I didn’t know what I had done, but after the meeting I was walking back to the jock lounge with Larry and he turned toward me.

“Thanks, kid,” he said.

Apparently before I came in, the program director had been telling Larry he hated it, and Larry was defending it. When I backed him up by saying I thought it was funny, it defused the criticism, and Larry thought the new guy was alright.

On the other hand, not too long after that, I may have turned the tide in the other direction at least for a day. We were in a jock meeting, shooting the shit, and someone asked the seemingly innocuous question: “Who was more important to music — Elvis or the Beatles?”

“I don’t think Elvis was that great,” I said.

Well, I had no idea that Larry Lujack was a huge Elvis fan, but I found out pretty fast. Larry glared at me. And then he nearly spit the words at me, in his patented Lujack delivery.

“You don’t know anything about music, you… Phil… a… del… phia… FUCK!”

Years later I was at the station when the news came across the wire that Elvis had died (August 16, 1977). The first thing that crossed my mind was that nobody in the world would want to know this information more than Larry Lujack. (When someone calls you a Philadelphia fuck for not loving Elvis, you have a tendency to remember that sort of thing.)
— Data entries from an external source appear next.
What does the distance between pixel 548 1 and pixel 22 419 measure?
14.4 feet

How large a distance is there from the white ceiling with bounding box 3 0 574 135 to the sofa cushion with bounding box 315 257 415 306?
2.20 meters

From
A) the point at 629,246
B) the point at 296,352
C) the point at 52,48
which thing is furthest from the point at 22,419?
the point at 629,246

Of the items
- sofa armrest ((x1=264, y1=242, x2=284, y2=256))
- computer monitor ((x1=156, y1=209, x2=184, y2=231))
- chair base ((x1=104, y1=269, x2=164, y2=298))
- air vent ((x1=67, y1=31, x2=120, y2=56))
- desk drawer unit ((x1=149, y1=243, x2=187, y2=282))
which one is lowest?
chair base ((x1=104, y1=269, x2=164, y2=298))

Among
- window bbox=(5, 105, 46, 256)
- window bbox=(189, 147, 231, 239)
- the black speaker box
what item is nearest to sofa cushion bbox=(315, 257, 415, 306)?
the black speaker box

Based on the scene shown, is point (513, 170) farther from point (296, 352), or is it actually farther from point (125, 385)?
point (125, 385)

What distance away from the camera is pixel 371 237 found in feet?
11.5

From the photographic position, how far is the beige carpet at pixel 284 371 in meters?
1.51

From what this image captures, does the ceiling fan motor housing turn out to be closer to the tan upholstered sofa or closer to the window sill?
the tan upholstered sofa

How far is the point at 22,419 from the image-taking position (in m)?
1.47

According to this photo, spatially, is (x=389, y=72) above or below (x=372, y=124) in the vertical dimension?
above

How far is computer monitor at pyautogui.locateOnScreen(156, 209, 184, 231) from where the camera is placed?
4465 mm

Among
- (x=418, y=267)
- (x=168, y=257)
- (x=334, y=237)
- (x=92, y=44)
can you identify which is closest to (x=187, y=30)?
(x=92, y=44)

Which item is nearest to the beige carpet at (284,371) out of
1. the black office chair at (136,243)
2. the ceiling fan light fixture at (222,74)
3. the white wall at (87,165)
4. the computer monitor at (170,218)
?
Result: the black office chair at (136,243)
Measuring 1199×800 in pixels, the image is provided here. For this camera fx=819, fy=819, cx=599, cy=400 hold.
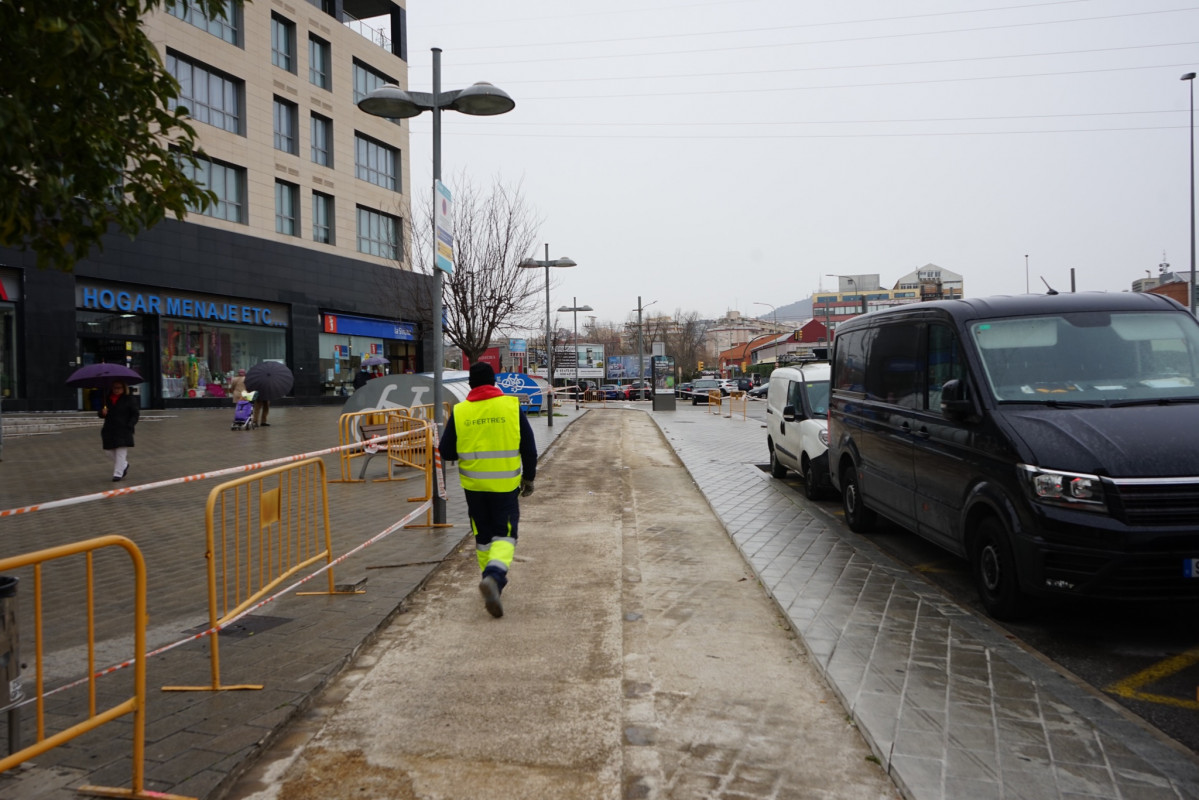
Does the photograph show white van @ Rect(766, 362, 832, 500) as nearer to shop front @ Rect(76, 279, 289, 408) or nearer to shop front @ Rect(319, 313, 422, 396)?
shop front @ Rect(76, 279, 289, 408)

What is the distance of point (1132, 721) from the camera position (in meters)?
3.71

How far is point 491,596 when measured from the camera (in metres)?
5.23

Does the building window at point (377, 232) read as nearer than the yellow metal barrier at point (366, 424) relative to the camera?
No

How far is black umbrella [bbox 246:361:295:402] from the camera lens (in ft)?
65.5

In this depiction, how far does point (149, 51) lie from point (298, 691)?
3617mm

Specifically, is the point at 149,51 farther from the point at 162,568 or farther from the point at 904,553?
the point at 904,553

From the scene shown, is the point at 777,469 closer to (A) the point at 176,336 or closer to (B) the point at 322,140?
(A) the point at 176,336

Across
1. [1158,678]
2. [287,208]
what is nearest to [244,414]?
[287,208]

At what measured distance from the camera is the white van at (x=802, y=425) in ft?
34.2

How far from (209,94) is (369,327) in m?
11.8

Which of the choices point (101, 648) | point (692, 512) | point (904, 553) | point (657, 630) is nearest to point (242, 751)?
point (101, 648)

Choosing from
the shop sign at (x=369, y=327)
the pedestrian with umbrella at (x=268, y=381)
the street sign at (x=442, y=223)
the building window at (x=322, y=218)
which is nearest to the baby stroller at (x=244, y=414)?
the pedestrian with umbrella at (x=268, y=381)

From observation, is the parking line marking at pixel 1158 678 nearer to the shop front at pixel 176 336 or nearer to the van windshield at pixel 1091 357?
the van windshield at pixel 1091 357

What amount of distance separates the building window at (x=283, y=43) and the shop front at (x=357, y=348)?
9.97 meters
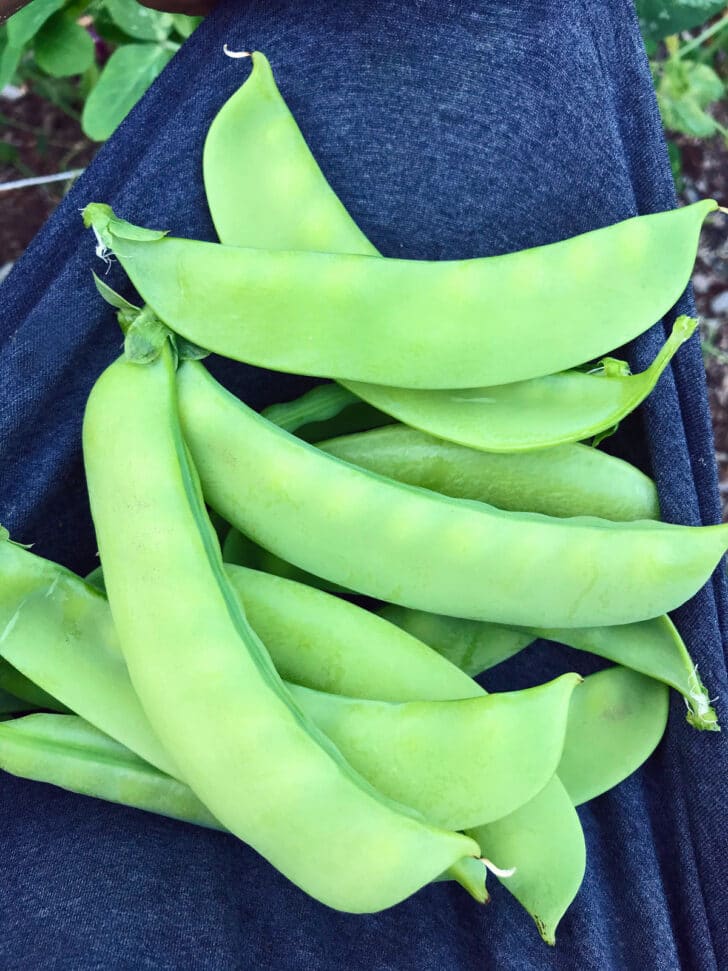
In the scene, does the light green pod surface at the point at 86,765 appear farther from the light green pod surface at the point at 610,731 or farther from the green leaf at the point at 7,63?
the green leaf at the point at 7,63

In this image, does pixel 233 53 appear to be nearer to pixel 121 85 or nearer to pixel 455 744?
pixel 121 85

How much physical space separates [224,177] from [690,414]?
1.83 feet

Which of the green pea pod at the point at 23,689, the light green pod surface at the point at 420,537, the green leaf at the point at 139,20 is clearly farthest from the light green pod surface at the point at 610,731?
the green leaf at the point at 139,20

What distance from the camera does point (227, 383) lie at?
0.93m

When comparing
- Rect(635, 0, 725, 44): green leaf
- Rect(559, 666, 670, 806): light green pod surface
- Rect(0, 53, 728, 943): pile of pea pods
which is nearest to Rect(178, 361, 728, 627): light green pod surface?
Rect(0, 53, 728, 943): pile of pea pods

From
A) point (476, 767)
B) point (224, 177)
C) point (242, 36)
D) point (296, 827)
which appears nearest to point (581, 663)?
point (476, 767)

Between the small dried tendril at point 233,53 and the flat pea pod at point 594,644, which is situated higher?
the small dried tendril at point 233,53

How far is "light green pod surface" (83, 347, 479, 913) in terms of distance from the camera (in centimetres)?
67

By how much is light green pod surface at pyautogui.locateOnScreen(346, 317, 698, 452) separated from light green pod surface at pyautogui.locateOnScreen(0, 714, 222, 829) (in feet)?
1.41

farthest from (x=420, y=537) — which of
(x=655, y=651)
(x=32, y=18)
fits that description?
(x=32, y=18)

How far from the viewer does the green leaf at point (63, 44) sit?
1151 millimetres

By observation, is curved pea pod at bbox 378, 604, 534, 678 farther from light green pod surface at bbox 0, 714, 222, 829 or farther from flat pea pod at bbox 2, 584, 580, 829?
light green pod surface at bbox 0, 714, 222, 829

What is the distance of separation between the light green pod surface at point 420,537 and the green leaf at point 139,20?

So, I called him at home, and his wife answered.

“Judy,” I said, “It’s John Landecker. I’ve got something very important to tell Larry. Trust me; he’s going to want to know about this.”

“OK, hang on,” she said.

A few seconds later Larry growled on the phone. “Yeah?”

“Larry, it’s me, John Landecker. Elvis is dead.”

“Who cares?” he growled again. “I’m taking a nap.”

About Lujack’s golf game: He told the story one day about having a “golf thought” while driving (a car), and so he stopped at a driving range in Kankakee, Ill. Armed with a cup of coffee, Lujack began to swing away, until it started to rain. This was some time after the Chernobyl nuclear disaster when fallout supposedly was drifting over the U.S. And as he watched the raindrops dripping into his coffee, Lujack said, he wondered if he was being irradiated by Chernobyl’s fallout. It doesn’t look funny in print, but it was funny enough on air to remember three decades later.

WLS History has a tribute to Lujack on its home page. The site also tells a story about a DJ meeting, where Landecker would argue about the playlist, Winston would suggest at 10-minute intervals that everybody be fired, and Lujack staring at the ceiling before interrupting the program director to tell him there was a fly on the ceiling.

Lujack’s funniest regular segment was Animal Stories, which (in its “early morning rerun of the previous day’s edition”) woke me up each weekday morning at 6:45 to hear …

One of the Animal Stories that got repeated airplay was of a woman at a party who saw the host’s dog’s eating one of the hors d’oeuvres handed to her by someone, after which the person finished the food. When the woman telling the story commented about that, the food-sharer said she did that all the time with her own dog. To that, the narrator said she wouldn’t have had done that had she noticed that the dog had been previously licking his … followed by a series of tones to blot out the words every listener could fill in, followed by laughter and expressions of revulsion by Uncle Lar and Little Tommy.

Lujack and I had one interaction. (Besides my possession of a WLS Fantastic Plastic card, which was worthless in southern Wisconsin.) I helped plan a Boy Scouts trip to Chicago, and as part of it I tried to arrange a tour of the WLS studios, then at 360 N. Michigan Ave. (or, as Lujack’s colleague John Records Landecker called it, the fifth floor of the downtown Burger King). I got my letter back a few days later with a note from Lujack saying that he was sorry, but building security didn’t allow tours on weekends, signed “Lar.”)

Lujack reminds us WLS Musicradio listeners of the days when radio stations were not automated or voice-tracked, and DJs were allowed to have personalities.